Given that most of Fall takes place on a small, circular platform at the top of a 2,000-foot TV tower, Mann wrestled with the best way to make his movie. The filmmakers shot the film on a mountain where Mann could build the upper portion of the tower, and then film the actors on it against a real background, which because of the height and positioning would make them appear to be thousands of feet in the air.
To recreate the lower portion of the tower on location, Mann approached the designers of the real one in California that had been their inspiration during the writing process and had them construct the first 15 feet in the desert just outside of Los Angeles, in a place near Palmdale called Rocky Buttes, in Shadow Mountain near Victorville.
“They built a section of the tower on the ground there, which was safe, but we made it look rusty and abandoned, and we had the girls climb up that,” recalls Mann. “And then, past a certain point, it becomes a CGI extension.”
Once the mountaintop location was chosen, production designer Scott Daniel (Wrong Turn) built two different towers of varying height, the tallest being around 60 feet, not including the final section with the light, as well as a five-foot high platform for shooting close-ups. “We were limited by engineering how high you could make it, what we could get up there safely and construct to make it safe,” explains Mann of the main tower. “Also, there was a limit on the height of the Technocrane which only goes 70 or 80 feet up.

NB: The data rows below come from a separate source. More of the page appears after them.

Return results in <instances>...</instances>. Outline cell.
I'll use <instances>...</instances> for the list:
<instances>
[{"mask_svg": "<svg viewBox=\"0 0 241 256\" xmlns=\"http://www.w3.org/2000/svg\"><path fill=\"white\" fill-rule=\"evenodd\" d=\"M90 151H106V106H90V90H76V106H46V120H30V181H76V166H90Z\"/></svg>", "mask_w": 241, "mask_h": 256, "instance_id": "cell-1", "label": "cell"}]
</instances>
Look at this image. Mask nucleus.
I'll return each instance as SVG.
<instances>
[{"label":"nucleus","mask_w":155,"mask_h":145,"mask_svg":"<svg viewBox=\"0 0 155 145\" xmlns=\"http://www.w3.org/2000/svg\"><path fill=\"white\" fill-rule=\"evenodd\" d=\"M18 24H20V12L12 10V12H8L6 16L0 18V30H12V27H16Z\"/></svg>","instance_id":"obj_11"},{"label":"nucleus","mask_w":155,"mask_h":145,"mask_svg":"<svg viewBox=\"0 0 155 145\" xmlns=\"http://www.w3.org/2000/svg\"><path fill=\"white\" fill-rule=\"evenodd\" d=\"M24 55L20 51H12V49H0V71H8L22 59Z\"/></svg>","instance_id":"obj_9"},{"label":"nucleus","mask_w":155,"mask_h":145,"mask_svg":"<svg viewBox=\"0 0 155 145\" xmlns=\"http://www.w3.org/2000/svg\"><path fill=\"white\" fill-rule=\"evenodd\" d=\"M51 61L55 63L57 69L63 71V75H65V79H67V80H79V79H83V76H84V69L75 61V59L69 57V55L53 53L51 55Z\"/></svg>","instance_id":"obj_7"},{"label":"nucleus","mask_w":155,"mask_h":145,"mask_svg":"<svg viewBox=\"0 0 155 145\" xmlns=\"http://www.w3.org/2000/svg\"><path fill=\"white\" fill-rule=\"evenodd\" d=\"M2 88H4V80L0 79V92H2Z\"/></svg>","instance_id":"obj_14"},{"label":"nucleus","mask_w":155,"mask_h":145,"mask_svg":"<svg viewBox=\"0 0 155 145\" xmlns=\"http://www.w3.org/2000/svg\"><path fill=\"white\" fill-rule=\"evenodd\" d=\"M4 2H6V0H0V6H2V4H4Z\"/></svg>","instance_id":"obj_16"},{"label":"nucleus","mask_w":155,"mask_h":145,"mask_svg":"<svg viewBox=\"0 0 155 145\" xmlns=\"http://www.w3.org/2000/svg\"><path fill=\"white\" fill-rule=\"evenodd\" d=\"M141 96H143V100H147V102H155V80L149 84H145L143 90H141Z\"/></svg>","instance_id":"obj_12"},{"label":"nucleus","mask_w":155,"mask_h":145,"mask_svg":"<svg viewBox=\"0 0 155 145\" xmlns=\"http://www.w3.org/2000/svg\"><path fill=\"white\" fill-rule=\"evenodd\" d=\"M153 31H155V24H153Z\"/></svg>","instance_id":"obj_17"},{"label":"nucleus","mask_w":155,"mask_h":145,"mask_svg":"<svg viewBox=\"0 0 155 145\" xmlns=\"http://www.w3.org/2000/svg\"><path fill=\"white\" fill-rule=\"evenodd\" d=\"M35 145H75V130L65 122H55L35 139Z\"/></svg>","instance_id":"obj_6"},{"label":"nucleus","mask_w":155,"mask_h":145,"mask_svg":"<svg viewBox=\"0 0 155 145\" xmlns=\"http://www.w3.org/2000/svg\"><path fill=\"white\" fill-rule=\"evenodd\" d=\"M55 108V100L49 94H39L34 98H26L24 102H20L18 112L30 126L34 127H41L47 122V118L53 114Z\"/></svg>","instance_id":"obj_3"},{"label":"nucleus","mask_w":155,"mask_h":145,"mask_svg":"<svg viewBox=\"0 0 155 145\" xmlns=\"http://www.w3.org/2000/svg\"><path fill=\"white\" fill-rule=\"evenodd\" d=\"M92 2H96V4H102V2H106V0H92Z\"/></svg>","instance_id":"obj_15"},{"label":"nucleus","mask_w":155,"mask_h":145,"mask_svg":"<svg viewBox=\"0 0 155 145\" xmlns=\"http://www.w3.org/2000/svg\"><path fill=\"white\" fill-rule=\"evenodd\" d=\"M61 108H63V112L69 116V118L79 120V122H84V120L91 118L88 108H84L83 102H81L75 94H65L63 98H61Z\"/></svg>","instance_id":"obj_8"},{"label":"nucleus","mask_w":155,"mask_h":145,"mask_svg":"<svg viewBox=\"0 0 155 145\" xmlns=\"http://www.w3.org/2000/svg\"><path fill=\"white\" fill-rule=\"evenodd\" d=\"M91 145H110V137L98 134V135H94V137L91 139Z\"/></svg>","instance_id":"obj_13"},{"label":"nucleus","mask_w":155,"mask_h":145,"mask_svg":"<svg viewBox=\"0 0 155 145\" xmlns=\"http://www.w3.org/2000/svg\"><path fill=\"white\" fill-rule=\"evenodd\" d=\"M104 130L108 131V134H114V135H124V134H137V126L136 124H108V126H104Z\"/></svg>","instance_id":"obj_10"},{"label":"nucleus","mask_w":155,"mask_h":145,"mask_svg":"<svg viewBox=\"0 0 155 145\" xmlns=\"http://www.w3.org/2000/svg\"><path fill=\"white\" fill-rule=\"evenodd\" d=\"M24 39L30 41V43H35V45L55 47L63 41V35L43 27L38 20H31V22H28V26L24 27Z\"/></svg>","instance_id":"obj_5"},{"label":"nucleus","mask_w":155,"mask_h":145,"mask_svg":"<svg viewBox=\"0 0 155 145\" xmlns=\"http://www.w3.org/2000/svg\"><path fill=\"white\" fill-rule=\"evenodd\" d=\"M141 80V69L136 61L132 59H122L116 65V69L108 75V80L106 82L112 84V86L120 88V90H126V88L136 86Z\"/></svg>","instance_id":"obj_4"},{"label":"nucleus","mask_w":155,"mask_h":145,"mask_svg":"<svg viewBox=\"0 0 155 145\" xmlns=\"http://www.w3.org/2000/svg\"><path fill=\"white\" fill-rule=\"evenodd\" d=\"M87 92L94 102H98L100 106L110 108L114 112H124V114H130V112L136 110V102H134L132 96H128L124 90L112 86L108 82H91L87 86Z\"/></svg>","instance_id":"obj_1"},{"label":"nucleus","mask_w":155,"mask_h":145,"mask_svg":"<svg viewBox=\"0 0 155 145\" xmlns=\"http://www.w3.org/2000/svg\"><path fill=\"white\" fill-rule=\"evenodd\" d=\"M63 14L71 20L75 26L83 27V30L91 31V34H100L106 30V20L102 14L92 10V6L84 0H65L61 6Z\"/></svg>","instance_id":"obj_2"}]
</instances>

If we made it too high, we wouldn’t get the look down and the
swing round, so we reduced its height.”
Partnering with Mann on making Fall as cinematic an experience as possible was Spanish-born cinematographer MacGregor (Vivarium). “He was amazing. He’s a director as well, is super talented and, like me, is into his technology,” says Mann. “His rule to me was production value in a movie is dictated by location. If you get the location right and you’re filming it for real, and you get the sun in the right place and everything else, you don’t need anything else. You just film the desert at the right time of day, and it looks incredible. This film has a low budget for what it is. And it looks bigger than that because of that rule — filming real stuff.”
From the beginning, Mann envisioned FALL as a movie, a film made for the big screen. “I wanted to do something that had genuinely theatrical potential,” he reflects. The idea with this was to really go for it.”
“This is a unique experience that you have to see in theatres,” says producer James Harris (47 Meters Down). “It’s like a ride. Vertigo is one of our biggest fears, and this film maximises it.”